*Text*
————————
Rye Harbour Nature Reserve 05.06.21: Black-headed Gull Chicks and a Spotted Redshank

I caught two rains to Rye Harbour (Brighton to Eastbourne, Eastbourne to Rye)

My photographs are presented in chronological order of my walk through the reserve.

Walking from Brede Lock to Camber Castle

Starlings on the back of a sheep, eating insects from the sheep's fleece

A Pied Wagtail

A House Sparrow

Camber Castle

Camber Water

Cormorants nesting in trees in Camber Water

Camber Castle form Camber Water

Herring Gulls in flight over Camber Water

Great Crested Grebes

A Kestrel in flight above Castle Water

Camber Castle from Castle Water

A Cormorant in flight

A Herring Gull in flight

Waking the east path from Camber Water to Rye Harbour Village

Juvenile Coot

Adult Coot

Rye Harbour Village

Jackdaw in field of daisies next to Rye Harbour Village's Church (St Mary's)
————————
*Information shown*
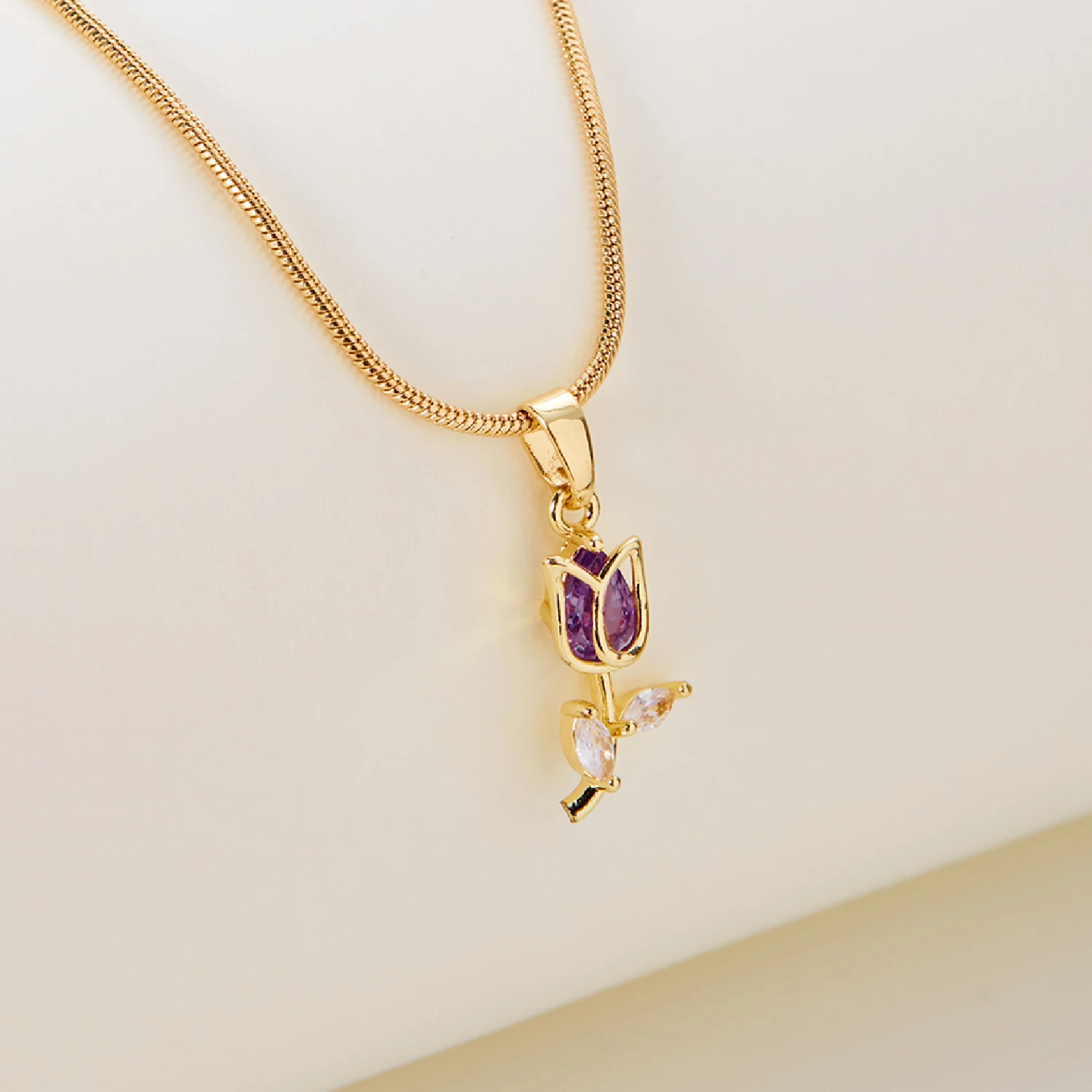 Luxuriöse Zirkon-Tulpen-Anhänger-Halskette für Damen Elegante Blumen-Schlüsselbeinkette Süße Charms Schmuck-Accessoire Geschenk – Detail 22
————————
*Study questions*
(a) In the nature reserve text, rewrite the part from "A Cormorant in" to "Church (St Mary's)", changing "Coot" to "Moorhen" each time it appears.
(b) Answer these questions from the nature reserve text:
(i) What were the starlings eating from the sheep?
(ii) Where were the cormorants nesting?
(iii) What is the name of Rye Harbour Village's church?
(c) Translate this sentence from the nature reserve text into Spanish: "My photographs are presented in chronological order of my walk through the reserve."
Answer using only the nature reserve text.

*Task-by-task outputs*
(a)
A Cormorant in flight

A Herring Gull in flight

Waking the east path from Camber Water to Rye Harbour Village

Juvenile Moorhen

Adult Moorhen

Rye Harbour Village

Jackdaw in field of daisies next to Rye Harbour Village's Church (St Mary's)

(b)
(i) Insects from the sheep's fleece
(ii) In trees in Camber Water
(iii) St Mary's

(c) Mis fotografías se presentan en el orden cronológico de mi recorrido por la reserva.